Andrey Kolkov

Posted on Feb 28

Porting Vello's GPU Tile Rasterizer to Pure Go

#go #graphics #gpu #algorithms

When you call dc.DrawCircle(400, 300, 100) in gogpu/gg, what happens under the hood? A tile-based rasterization pipeline — a direct port of Vello's GPU compute pipeline from the linebender team — converts your vector paths into per-pixel coverage values. It runs on both CPU and GPU, and it's written entirely in Pure Go.

This article walks through the internals of tilecompute — a 6,700-line dual-execution port of Vello's original GPU compute rasterizer (circa 2020–2023) into Pure Go, with a CPU reference implementation and GPU compute dispatch via 9 WGSL shaders.

Why Not Just Use Scanline?

Traditional scanline rasterizers process one row of pixels at a time. They work, but they have a fundamental scalability problem: for a 4K canvas (3840x2160), you're iterating over 8.3 million pixels regardless of how simple your shapes are.
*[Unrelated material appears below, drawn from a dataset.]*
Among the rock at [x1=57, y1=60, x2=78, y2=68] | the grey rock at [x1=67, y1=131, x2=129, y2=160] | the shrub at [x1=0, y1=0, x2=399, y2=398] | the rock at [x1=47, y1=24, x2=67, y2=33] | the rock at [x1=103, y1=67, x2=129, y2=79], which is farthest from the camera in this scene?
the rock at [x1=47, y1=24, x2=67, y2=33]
Tile-based rasterizers flip this around. They divide the canvas into small tiles (16x16 pixels in our case) and only process tiles that the vector path actually touches. A circle in the corner of a 4K canvas? You process maybe 40 tiles instead of 8 million pixels.

Vello — created by Raph Levien and the linebender team — pioneered this approach using GPU compute shaders (originally as piet-gpu in 2020, renamed to Vello in 2022). We ported its GPU compute pipeline to Pure Go for use as the rasterization core of gogpu/gg.

Note: This article covers the original GPU compute pipeline (16x16 tiles, 2020–2023). We've also ported Vello's newer Sparse Strips algorithm (4x4 tiles, August 2024) — see the Two Rasterizers, Two Targets section below.

The GPU Compute Pipeline

Vello's original rasterizer (2020–2023) uses a tile-based GPU compute approach with 16x16 pixel tiles. The key insight: instead of asking "which pixels does this path cover?", ask "which tiles does each line segment cross, and what's the winding contribution?"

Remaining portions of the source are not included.